À peine la série a-t-elle eu le temps de prendre ses marques que la voilà annulée… Oui il est question de Party Down et de sa seconde saison. La nouvelle n’aura surpris personne en fait, la plupart des acteurs ayant annoncé que soit ils quittaient le navire, soit ils feraient partie d’une autre série. Toujours diffusée sur Starz et composée de dix épisodes, elle est passée d’avril à juin 2010 et il n’y aura donc pas de suite. Aucun spoiler.

La première saison de Party Down était loin d’être parfaite mais dans le registre comique de situation, elle était bonne. Le scénario n’était pas des plus poussés, l’histoire relatant tout simplement les (més)aventures d’une fine équipe de traiteurs souhaitant décrocher le rôle de leur vie. Ce qui faisait en partie son sel était son ambiance assez désinvolte, débridée et son humour pince-sans-rire. La seconde saison est du même acabit. Les nouveaux épisodes reprennent neuf mois plus tard mais les personnages n’ont guère eu le temps de changer. Ceci dit, cela ne veut pas dire qu’il n’y a pas d’évolution, elle est juste plus que minime. De toute manière, quand nouveauté il y a, elle est rarement dans le bon sens du terme pour cette bande de losers en puissance. Quasiment tout le monde est de retour, seule manque à l’appel Jane Lynch qui est partie en survêtement hurler sur les membres d’un certain glee club. Toutefois, le season finale, qui est donc un series finale, lui est dédié pour notre plus grand plaisir. De manière à pallier son absence, Party Down recrute un nouveau membre, à savoir Lydia. Elle est incarnée par Megan Mullally (Will & Grace) que je ne connaissais pas jusque-là. Lydia n’est malheureusement pas à ranger au même niveau que Constance ou que les autres protagonistes. Elle se révèle peu intéressante, limitée et au final assez agaçante.

Les personnages sont sinon égaux à eux-mêmes. Il arrive néanmoins que l’on découvre quelques unes de leurs facettes cachées. Roman descend par exemple un petit peu de son piédestal de digne représentant élitiste de hard sci-fi.

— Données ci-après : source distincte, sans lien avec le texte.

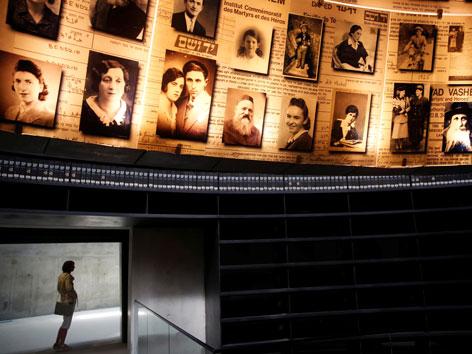 Bilder von ermordeten Juden in der Gedenkstätte Yad Vashem in Israel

On a dit un petit peu. Kyle tente parfois d’aider Roman, sans aucune arrière-pensée. Et réciproquement. Forcément, la saison repose encore sur la dynamique volcanique entre les deux et est vectrice de nombreux éléments comiques. Après un très gros passage à vide, Ron réussit à remonter la pente mais cela ne veut pas dire qu’il n’est plus pathétique, n’exagérons rien. Quant aux deux autres, les principaux héros, autrement dit Henry et la toujours aussi charmante Lizzie, ils réfléchissent assez à leur futur, qu’il soit commun ou non. Mine de rien, les personnages évoluent au cours des épisodes. C’est moins le cas pour les scénarios.
Un problème inhérent à Party Down réside ainsi dans son histoire. Cela était déjà visible dans la première saison d’ailleurs. Chaque épisode repose sur le même système. Autrement dit, les traiteurs sont appelés et se mettent au travail. Point. Même si la saison est courte, elle n’échappe pas à un sentiment de déjà vu. En soit ce n’est pas forcément désagréable puisque les personnages sont surtout le point phare de la série mais la lassitude peut commencer à poindre le bout de son nez.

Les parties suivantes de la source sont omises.